The Direct Line prospectus did add that taken as a whole, the civil justice reforms of which the referral fee ban is part should have a broadly neutral financial impact, given the end of recoverability and lower portal fees in particular. But obviously it is the referral fee ban that is driving so much of the activity in the personal injury market.

On 22 October the Solicitors Regulation Authority (SRA) should publish its consultation paper on how it plans to introduce the ban – though earlier this year it shared its initial thoughts, this detail is badly needed if firms, insurers and claims management companies (CMCs) are to start planning properly for the ban.

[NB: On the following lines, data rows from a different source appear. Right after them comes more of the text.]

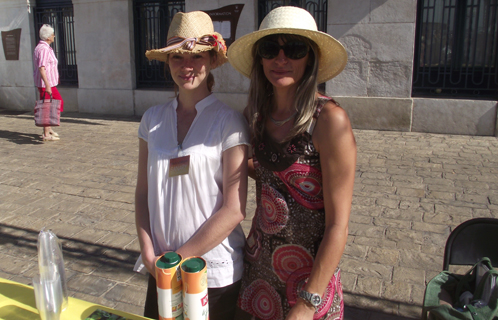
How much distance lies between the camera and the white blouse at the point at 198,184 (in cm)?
186

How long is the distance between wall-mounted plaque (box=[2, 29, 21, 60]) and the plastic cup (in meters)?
13.6

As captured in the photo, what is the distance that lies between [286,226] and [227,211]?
26 cm

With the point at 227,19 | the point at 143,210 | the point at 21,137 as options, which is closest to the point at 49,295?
the point at 143,210

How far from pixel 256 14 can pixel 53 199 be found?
6.42 meters

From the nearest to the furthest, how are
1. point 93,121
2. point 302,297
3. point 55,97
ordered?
point 302,297
point 55,97
point 93,121

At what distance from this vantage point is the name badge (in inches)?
73.2

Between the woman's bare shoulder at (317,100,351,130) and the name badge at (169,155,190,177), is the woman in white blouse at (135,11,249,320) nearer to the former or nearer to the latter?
the name badge at (169,155,190,177)

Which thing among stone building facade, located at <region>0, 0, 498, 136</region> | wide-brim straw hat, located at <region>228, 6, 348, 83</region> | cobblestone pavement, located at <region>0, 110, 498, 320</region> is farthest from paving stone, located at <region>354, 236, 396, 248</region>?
stone building facade, located at <region>0, 0, 498, 136</region>

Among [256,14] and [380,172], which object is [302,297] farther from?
[256,14]

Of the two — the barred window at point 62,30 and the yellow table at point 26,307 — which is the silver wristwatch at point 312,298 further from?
the barred window at point 62,30

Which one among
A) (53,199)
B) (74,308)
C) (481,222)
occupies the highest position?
(481,222)

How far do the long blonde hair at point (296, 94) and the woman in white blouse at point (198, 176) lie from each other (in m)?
0.09

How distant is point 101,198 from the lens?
5250mm

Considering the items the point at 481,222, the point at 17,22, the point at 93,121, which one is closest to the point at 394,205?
the point at 481,222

The Espirito report predicts that the ban will wipe out most CMCs, to be replaced by direct advertising by law firms – possibly through a new generation of marketing collectives. I don’t suppose many people will weep at the demise of CMCs, the reputation of the good and ethical ones forever tarnished by the activities of the bad and unethical ones, of which there have been more than a few.

And in the 13 or so years since the industry sprung to life, it has taught solicitors a lot about capturing clients, meaning they probably feel more confident about taking up the challenge – it was their failure to do just that in the late 1990s that brought about the original Claims Direct and The Accident Group.

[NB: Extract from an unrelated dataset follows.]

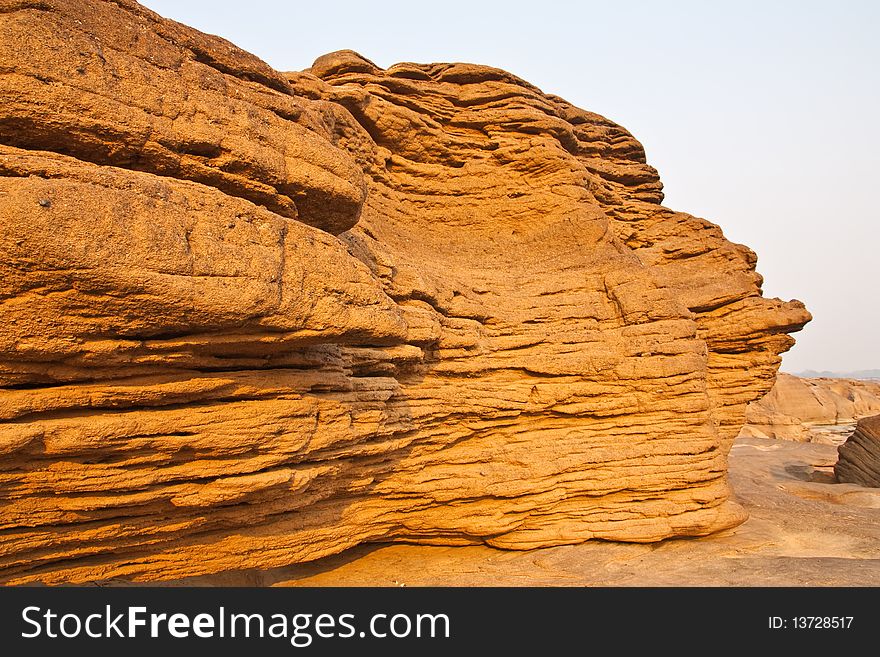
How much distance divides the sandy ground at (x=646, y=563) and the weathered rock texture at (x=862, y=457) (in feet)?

The referral fee ban will bring with it lower fees (Espirito describes insurers charging referral fees as a way for them to claw back claimant firms’ “super profits”), and so firms’ funds to advertise may be limited. Subject to seeking external investment instead – and everyone I speak to is surprised to see Palamon Capital spend millions on QualitySolicitors’ big advertising campaign on the basis that this is not what private equity does – the prospect of firms forming more marketing collectives is therefore realistic.

But the question is whether they will be caught by the ban. The then justice minister Jonathan Djanogly may have said in June [5] that they will not be, but word has it that it remains a very live issue at the Solicitors Regulation Authority (SRA). I’m told that the SRA’s current position is that where there is human intervention in the client-capture process, say through a call centre, then the ban applies. It will only be those schemes where a call is automatically routed to a panel law firm that are fine.

I’ve blogged before that the referral fee ban is a policy the SRA doesn’t really want to police, but the government has lumbered it with the responsibility. An industry and the fate of more than a few jobs await how exactly it is going to do this. The pressure is on.